In coming years, India’s population, already huge and largely rural, has been projected to surpass China’s. To accommodate the growth, the nation’s brickmaking industry will itself rapidly expand. This expansion is a prospect that worries many people across various fields because the industry is currently a root cause of a slew of problems which will be exacerbated by increased brick production.
According to the Tata Center researchers, Indian brickmaking techniques have shown little progression since the British Raj in the 19th century- a lack of evolution that is beginning to catch up with India. Already, the brick kilns have depleted prodigious amounts of topsoil around the country, damaging large swathes of farmland and preventing future development. The actual kiln-firing requires large amounts of fuel and produces excessive amounts of environment-damaging emissions.
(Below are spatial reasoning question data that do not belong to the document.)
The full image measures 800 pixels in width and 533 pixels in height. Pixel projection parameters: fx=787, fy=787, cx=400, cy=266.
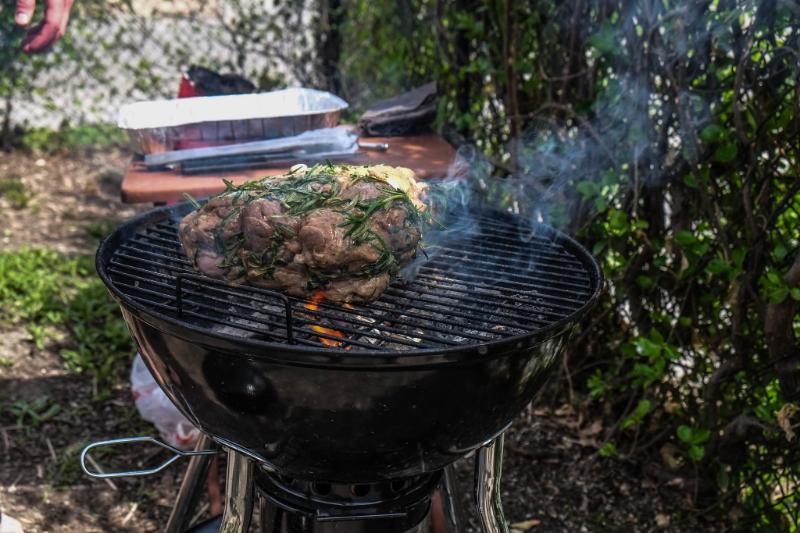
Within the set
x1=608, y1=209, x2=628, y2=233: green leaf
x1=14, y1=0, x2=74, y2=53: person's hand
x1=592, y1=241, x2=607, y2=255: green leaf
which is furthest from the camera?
x1=592, y1=241, x2=607, y2=255: green leaf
Finally, the lack of government regulation seen in many of region’s industries also can be found in brick-making, leading to dangerous conditions for workers and encouraging production of cheap, low-quality bricks that are probably a major factor in the epidemic of building collapses in India and its neighbors.
The eco-BLAC brick
The MIT researchers have been able to identify a possible solution by looking towards another of India’s problematic industries: paper mills. Hundreds are scattered around the nation, each producing large amounts of waste in the form of boiler ash. The eco-BLAC brick, developed by chemical and structural engineers, uses this boiler ash, as well as locally obtainable minerals, to create a material that can be cured at room temperature rather than a thousand degrees celsius. Further modified after durability and longevity testing, the researchers feel the brick is developed enough to enter production.
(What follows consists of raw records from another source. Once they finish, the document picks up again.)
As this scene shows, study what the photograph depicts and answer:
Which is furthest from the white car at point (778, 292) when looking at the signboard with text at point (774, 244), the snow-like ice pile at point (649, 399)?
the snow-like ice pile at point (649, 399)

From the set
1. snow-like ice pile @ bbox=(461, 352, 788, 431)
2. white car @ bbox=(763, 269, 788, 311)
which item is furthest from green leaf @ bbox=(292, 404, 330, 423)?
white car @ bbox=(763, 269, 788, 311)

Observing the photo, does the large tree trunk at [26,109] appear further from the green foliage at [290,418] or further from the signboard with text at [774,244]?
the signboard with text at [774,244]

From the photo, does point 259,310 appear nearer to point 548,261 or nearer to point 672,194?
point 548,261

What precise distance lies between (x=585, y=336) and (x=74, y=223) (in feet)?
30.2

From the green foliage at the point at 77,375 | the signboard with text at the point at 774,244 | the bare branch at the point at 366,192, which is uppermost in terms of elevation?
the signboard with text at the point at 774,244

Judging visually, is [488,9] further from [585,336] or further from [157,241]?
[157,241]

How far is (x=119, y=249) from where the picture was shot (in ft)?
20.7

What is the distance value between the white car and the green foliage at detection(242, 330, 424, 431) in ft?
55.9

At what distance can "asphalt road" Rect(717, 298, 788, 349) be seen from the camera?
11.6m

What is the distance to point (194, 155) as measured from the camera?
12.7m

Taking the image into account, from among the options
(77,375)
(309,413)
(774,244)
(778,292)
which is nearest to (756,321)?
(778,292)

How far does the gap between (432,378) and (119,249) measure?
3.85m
Compression testing the brick
The eco-BLAC brick is therefore environmentally friendly on multiple levels, less dangerous to workers, and able to allow the brickmaking industry to grow without an increase in traditional kiln-fired brick production. It can also become a key part of the Tata Center’s other work concerning Indian urbanization, such as the development of a “confined masonry” building model that is more earthquake-resistant than traditional designs. Most of all, the brick’s development demonstrates the versatility of structural engineering and the field’s ability to solve new problems faced in the 21st century. Hopefully, authorities see the benefit of enlisting research groups and engineers to fix South Asia’s ever-growing issue of structural collapses.